- THE TASK -
Rewrite the rows starting at the line containing "Regarding this scene, from among" and ending at the line containing "207 centimetres", replacing "brass pot" with "copper pot" and leaving everything else unchanged.

- THE RECORDS -

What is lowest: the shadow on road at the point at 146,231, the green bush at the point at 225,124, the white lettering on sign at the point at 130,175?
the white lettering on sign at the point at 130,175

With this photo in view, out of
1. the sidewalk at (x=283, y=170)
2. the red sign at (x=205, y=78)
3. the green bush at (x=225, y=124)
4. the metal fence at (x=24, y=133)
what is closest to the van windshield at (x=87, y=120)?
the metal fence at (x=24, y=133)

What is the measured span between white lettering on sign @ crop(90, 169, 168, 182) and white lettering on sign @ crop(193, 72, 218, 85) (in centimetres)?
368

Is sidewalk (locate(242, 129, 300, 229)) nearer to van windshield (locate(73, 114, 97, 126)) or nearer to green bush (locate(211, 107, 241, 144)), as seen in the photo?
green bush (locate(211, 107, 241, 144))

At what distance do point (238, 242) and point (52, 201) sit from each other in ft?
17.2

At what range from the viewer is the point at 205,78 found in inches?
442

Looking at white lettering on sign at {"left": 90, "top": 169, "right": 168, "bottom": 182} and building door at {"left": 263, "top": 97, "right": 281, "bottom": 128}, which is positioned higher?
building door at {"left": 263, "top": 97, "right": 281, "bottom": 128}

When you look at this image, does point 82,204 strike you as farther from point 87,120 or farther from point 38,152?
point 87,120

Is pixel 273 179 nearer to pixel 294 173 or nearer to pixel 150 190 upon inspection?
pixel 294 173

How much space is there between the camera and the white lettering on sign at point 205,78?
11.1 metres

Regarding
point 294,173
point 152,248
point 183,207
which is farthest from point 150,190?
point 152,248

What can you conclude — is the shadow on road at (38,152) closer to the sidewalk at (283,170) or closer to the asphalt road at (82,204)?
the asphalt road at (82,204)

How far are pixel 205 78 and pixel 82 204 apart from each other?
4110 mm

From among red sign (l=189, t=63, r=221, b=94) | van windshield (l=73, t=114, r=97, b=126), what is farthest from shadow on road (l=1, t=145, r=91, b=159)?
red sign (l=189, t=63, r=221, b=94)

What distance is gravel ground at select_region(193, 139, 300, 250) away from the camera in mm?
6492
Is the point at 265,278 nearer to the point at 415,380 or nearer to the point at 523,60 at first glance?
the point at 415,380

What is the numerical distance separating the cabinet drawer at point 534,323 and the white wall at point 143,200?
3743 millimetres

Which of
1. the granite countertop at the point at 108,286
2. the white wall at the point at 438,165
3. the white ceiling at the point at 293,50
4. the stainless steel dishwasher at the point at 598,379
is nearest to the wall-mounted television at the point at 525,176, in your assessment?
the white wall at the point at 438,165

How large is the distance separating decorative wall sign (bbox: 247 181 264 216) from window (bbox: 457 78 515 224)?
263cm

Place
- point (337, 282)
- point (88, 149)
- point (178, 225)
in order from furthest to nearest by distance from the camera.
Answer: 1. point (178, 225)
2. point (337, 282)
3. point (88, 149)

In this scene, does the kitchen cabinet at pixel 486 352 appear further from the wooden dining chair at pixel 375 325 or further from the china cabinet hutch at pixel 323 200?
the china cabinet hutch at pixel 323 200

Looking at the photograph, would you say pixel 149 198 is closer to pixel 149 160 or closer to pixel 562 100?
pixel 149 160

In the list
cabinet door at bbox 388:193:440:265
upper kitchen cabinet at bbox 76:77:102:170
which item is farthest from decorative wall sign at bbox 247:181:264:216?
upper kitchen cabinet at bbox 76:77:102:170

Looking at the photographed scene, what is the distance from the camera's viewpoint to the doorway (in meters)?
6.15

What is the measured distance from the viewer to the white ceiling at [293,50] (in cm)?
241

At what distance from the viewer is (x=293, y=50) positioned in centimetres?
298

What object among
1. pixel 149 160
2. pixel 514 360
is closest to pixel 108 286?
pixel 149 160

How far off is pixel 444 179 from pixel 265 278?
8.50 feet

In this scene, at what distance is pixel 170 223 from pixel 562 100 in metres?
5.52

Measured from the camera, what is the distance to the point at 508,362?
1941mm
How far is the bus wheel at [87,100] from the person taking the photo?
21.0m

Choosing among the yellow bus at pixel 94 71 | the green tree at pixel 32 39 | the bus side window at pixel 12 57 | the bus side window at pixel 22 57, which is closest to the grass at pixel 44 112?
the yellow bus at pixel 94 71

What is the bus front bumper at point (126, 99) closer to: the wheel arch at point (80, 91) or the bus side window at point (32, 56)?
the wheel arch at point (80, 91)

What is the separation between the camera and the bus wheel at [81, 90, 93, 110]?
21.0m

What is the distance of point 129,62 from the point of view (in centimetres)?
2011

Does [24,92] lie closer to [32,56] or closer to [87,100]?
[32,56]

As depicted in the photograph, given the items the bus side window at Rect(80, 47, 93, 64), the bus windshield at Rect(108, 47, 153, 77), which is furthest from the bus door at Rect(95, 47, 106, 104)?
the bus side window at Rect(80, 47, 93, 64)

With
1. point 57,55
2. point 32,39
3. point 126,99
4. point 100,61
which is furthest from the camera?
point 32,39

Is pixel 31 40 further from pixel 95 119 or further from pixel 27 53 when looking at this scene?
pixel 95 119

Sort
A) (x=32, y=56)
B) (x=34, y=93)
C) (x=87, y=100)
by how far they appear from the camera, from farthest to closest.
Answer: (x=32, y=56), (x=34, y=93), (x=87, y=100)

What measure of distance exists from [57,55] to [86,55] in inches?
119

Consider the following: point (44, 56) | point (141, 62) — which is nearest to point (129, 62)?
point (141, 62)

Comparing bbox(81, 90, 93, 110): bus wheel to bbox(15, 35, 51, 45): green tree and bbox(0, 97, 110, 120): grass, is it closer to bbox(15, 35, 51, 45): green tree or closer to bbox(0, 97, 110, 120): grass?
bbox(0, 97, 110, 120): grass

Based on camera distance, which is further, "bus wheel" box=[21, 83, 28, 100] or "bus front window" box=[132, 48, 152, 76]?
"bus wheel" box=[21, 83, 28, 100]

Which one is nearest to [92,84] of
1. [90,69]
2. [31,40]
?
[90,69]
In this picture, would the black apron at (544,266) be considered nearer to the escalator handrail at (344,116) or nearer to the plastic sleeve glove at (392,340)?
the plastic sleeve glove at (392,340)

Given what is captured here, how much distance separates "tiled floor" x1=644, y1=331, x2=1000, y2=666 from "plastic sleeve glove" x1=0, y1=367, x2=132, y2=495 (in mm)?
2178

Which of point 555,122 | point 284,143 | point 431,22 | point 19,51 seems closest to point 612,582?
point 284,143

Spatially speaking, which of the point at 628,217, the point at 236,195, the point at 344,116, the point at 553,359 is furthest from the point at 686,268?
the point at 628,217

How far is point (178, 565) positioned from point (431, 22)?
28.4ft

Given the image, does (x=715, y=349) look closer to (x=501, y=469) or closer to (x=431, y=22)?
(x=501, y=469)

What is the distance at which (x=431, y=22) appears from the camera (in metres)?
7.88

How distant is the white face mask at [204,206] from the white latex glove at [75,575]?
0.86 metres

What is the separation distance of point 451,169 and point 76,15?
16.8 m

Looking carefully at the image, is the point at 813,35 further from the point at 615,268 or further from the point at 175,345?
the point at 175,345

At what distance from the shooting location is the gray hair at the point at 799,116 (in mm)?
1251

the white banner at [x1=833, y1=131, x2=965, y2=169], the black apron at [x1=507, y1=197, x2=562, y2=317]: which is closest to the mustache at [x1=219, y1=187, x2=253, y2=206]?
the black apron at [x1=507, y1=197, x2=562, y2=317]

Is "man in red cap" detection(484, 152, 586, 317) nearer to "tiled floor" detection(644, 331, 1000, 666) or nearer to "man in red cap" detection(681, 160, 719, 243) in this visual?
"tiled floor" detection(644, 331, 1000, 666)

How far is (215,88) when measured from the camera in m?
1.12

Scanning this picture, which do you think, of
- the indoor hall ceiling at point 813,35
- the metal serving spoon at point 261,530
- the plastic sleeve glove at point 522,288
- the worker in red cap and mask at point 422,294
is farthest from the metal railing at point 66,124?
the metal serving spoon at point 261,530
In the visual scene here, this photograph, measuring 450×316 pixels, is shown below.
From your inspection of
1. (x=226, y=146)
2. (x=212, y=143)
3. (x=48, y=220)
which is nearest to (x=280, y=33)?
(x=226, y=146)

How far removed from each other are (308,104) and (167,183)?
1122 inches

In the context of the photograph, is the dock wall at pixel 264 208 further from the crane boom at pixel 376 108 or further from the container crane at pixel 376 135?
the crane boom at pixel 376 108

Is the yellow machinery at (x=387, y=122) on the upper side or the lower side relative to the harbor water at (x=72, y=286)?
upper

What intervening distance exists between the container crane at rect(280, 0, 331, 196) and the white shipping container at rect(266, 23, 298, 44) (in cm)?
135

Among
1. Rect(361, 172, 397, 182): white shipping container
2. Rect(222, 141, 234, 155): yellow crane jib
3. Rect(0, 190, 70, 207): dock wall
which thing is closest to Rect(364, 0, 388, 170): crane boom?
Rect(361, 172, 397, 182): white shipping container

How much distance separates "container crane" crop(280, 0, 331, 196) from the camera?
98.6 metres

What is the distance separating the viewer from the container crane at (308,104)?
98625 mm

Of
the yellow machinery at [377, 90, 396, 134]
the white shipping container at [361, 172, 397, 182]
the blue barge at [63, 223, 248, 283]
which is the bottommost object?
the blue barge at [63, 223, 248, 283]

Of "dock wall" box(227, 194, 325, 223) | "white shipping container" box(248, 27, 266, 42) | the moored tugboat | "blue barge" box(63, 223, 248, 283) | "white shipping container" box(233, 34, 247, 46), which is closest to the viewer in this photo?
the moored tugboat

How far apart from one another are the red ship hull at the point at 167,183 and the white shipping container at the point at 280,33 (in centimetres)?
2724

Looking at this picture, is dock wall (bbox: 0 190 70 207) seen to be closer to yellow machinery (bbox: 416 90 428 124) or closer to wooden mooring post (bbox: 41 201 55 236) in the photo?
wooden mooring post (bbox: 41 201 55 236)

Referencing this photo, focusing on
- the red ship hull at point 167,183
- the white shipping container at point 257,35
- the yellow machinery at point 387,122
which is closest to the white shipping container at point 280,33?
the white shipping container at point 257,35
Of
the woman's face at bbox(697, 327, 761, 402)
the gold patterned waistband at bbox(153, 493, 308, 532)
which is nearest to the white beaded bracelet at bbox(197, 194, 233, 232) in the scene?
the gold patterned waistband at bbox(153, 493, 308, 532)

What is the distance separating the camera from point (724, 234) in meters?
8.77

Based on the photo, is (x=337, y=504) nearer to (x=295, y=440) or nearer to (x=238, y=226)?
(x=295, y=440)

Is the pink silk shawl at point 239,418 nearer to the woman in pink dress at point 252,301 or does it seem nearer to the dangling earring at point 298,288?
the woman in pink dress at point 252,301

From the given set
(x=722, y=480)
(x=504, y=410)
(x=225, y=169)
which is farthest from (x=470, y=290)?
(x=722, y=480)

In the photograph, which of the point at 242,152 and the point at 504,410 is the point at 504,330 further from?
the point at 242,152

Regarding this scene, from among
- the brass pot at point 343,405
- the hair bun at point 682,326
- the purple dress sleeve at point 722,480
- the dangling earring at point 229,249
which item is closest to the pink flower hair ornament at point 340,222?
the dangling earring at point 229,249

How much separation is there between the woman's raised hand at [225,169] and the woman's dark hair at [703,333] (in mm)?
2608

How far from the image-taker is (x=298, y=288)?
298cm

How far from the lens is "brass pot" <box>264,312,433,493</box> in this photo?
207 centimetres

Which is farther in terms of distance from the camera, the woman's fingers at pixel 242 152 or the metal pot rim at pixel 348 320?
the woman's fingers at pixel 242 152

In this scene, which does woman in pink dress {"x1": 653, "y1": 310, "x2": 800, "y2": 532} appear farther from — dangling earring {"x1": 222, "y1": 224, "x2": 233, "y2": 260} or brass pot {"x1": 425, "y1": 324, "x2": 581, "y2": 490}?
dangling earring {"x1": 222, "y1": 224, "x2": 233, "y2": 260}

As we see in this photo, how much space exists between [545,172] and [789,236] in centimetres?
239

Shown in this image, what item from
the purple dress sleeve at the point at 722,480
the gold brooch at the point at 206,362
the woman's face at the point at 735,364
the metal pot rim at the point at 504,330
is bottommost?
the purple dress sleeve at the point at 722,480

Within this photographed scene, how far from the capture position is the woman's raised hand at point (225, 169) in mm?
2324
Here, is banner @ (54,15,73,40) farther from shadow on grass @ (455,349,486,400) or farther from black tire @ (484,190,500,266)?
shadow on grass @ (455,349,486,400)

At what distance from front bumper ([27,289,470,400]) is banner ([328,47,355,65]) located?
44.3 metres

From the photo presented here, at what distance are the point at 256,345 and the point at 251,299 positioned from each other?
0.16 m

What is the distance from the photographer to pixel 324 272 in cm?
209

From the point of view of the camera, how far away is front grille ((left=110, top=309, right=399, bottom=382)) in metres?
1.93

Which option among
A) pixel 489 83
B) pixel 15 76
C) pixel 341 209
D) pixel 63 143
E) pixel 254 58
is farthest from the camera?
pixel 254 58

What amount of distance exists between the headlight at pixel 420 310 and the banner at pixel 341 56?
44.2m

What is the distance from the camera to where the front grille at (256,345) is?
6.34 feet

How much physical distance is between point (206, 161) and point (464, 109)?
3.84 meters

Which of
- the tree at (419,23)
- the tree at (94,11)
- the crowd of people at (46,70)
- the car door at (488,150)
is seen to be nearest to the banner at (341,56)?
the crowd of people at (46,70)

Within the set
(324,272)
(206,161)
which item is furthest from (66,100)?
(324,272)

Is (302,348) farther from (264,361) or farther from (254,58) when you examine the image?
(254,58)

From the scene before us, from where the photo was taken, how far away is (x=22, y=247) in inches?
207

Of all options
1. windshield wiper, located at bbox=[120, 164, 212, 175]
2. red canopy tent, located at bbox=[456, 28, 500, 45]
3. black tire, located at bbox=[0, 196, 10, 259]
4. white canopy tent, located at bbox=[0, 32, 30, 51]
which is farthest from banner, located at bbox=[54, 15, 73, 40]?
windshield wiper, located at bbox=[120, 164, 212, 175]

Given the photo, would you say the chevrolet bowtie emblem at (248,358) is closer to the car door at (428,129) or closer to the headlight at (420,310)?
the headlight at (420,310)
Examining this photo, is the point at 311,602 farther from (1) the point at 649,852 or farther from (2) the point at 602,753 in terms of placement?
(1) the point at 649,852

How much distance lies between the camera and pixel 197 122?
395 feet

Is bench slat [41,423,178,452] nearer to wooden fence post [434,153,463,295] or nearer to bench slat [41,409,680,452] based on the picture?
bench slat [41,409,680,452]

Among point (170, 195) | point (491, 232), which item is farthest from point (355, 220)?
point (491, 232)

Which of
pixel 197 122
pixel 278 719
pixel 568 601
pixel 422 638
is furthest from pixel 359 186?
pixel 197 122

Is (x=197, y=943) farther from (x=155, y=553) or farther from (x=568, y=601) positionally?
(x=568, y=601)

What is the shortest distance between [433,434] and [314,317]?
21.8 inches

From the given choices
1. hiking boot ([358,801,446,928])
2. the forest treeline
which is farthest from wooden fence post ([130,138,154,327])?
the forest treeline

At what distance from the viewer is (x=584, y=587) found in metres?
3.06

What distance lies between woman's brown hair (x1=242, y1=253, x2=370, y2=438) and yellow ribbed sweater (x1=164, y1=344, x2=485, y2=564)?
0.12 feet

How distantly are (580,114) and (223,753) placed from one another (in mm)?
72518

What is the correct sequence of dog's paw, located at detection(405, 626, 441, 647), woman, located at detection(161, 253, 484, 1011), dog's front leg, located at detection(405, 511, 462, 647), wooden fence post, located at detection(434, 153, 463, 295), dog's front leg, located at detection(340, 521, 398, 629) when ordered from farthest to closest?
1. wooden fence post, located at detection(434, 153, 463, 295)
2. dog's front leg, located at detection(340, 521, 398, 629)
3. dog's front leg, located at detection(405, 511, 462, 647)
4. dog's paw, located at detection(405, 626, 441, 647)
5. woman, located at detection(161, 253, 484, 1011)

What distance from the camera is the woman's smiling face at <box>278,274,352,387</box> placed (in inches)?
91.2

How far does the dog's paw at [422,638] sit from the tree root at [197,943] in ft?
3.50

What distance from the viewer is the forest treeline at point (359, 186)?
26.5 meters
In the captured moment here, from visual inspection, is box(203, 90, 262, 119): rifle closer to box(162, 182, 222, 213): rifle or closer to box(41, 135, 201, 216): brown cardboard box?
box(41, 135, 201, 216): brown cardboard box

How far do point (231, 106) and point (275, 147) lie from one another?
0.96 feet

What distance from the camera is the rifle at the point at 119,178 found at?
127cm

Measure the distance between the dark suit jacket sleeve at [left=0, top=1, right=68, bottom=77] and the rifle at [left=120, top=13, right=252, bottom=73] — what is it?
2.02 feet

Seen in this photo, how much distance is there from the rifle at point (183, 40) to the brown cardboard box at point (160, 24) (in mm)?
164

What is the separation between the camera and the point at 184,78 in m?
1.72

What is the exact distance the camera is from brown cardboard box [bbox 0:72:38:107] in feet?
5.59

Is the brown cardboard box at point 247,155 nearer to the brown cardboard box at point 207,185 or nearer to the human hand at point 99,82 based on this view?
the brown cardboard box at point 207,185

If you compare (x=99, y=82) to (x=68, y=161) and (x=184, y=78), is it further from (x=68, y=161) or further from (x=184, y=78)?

- TASK RESPONSE -
Regarding this scene, from among
- the copper pot at point 343,405
- the hair bun at point 682,326
- the purple dress sleeve at point 722,480
- the dangling earring at point 229,249
which item is closest to the pink flower hair ornament at point 340,222?
the dangling earring at point 229,249

How much separation is there between the woman's raised hand at [225,169] and the woman's dark hair at [703,333] (in mm)?
2608

How far from the image-taker is (x=298, y=288)?
298cm

How far from the lens is "copper pot" <box>264,312,433,493</box> in this photo?
207 centimetres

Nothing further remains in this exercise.